Dear friends and members of RLC
As we enter December, I want to call your attention to our upcoming Kids' Christmas Program: Sleepover at the Stable. In this program, our children and youth will “become” the animals that were present in the stable at Jesus' birth. We will hear the story from the perspective of these humble ones--present, but often overlooked.
This seems especially appropriate as we remember the story of this humble family: Mary, Joseph and Jesus. And as we remember the ones whom this Jesus continually held up as precious to God: the unseen, the unheard, the discarded, the despised.
The gift that God gave to the world was a helpless baby who needed others to survive, who grew up poor, who died young—and yet, was the means through which God saved the world from all which separated it from life itself, including death.

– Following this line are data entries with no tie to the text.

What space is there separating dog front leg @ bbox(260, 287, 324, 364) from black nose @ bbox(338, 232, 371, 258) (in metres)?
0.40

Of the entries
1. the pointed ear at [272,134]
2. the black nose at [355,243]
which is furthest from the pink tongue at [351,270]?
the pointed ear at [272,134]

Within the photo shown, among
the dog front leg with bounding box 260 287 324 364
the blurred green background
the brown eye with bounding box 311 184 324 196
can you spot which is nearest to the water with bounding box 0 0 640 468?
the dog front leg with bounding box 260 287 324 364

In response to this incredible gift, we give gifts to one another, including to those whose needs are great. This year, our children are invited to give gifts of animals through the ELCA World Hunger program to people around the globe whose lives can be changed by the reception of a goat, some chicks, honeybees or a piglet.
The children received “God's Global Barnyard” banks at Sunday School in November (if they have misplaced them, there are more available in the narthex) along with a list of the prices of various animals and other gifts they can offer. I am asking that the children fill these banks before the December 22nd Christmas Program and bring them as their offering at the Program.

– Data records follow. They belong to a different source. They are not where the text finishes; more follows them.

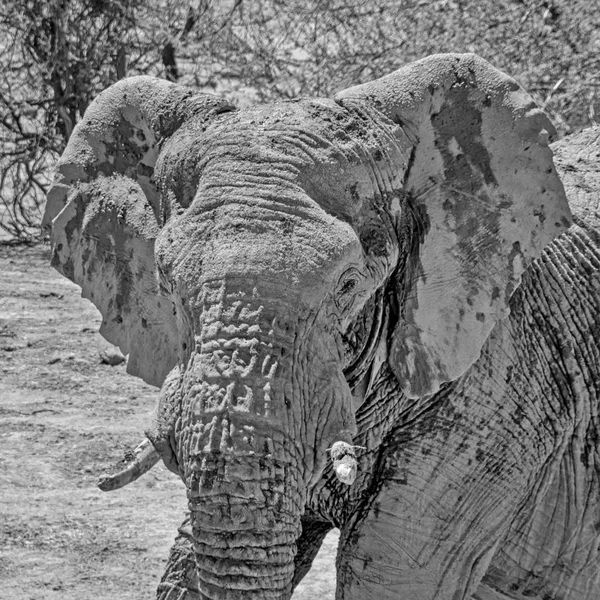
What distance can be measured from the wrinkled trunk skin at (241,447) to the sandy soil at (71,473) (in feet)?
7.51

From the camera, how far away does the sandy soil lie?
5633 mm

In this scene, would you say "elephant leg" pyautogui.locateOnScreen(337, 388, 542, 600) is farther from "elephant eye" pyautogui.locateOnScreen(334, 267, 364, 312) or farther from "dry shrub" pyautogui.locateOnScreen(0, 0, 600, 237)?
"dry shrub" pyautogui.locateOnScreen(0, 0, 600, 237)

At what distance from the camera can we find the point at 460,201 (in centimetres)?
382

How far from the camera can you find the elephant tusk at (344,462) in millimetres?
3165

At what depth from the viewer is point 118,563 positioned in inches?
227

If any of you reading this wish to make a contribution toward animals for poor families around the globe, you are welcome to participate. We will see what kind of menagerie we assemble at the Christmas Program on December 22nd!

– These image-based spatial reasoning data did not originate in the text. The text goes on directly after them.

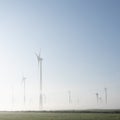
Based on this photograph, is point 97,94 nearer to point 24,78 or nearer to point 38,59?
point 24,78

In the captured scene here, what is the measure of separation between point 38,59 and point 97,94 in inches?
3208

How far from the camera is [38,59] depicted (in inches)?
5037

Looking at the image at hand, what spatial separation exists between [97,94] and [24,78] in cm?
5656

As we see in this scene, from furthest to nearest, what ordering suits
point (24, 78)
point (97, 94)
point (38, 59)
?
1. point (97, 94)
2. point (24, 78)
3. point (38, 59)

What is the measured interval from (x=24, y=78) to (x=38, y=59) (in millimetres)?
38811

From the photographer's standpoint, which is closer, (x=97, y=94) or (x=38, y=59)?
(x=38, y=59)

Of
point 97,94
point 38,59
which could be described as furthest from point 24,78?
point 97,94

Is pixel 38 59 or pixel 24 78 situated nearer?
pixel 38 59

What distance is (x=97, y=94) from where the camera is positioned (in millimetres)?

Another way you can offer gifts to local folks who need help with the necessities of life is to provide gift cards for me to share: gas cards, Pick'n'Save, Walgreens and Walmart cards are most needed.
Christmas is a time of year that holds memories for most of us-many of them beautiful, some tinged with great sadness and longing. I wish you the love of others, light in the darkness, the presence of God's peace and joy.
You are invited to participate in worship on both Thursday, December 19th at 6:30 when we have our Longest Night Christmas Service as well as on Tuesday December 24th at 5:30 when we hold our service of Lessons and Carols. Holy Communion will be served at both of these worship services.
Whatever your circumstances this particular year, know that you are loved with an everlasting love by the God who creates, saves and guides us out of darkness into light.
Dear friends and members of RLC,
On Sunday, November 3, the church will celebrate All Saints Day. This is a day on which we remember those we have loved who have died. Yet we do not remember as those who have no hope, for we trust that the promise of Jesus is true: that when we are united with him in a death like his, we are also united with him in a resurrection like his. And so, we are freed to both grieve our loved ones' absence while also celebrating their presence in the “community of saints”
This year, you will receive slips of paper as you enter the worship space. You are invited to write the names of any people you would like remembered aloud in worship. Please prayerfully hold onto these papers until you are invited forward by the dancers to place these names on the altar. A bit later in the service, they will be gathered together and read aloud.
The dance during the All Saints service will be to a song by the Irish songwriter/singer, Damien Rice. It is a song called Trusty and True. The first time I heard it, I told my son that if I could choose a song to have playing while I died, this would be the one
The first half of the song speaks to me of the distance between my intentions and the actuality of my actions. So many times in life, I meant to do or be far more than I accomplished or was. This includes in my relationships with those I have loved who have died. But-as the song reminds us-”we can't take back what is done, what is past, so let us start from here.”
Maybe this also captures some of what you feel when you remember those who have died—regret as well as love—and the decision (hard as it is some days) to start from here.
The second half of the song speaks to me of the graciousness of God who says, “come, come with fear, come with love, come however you are, just come.” During this part of the song, you will be invited to come forward to the altar and lay the names of your loved ones on this holy table. You are also invited to lay any regrets or pain you feel down on that table. You are invited to “come with sorrow and songs, come however you are, just come.”
When we gather a bit later in the service around the altar to share the “holy community” meal, let your heart imagine the presence of those we have named. They are not gone; their life in Christ is simply being lived in the fullness of the presence of God, as will ours one day when we too are gathered with our ancestors.
In the meantime, we are living as those who have already died and been raised. We have been united with Christ through baptism into death and resurrection: one day our life on this earth will be done and this body's work will be finished and then we will be given a new resurrection body, fit for the kingdom of God where our resurrection life will continue.
We are all “more” because of our relationships—including those we have with loved ones who have died. May their blessed memory be shared among us with tears and with joy. And may we live fearless lives in Christ until we too come fully into his presence.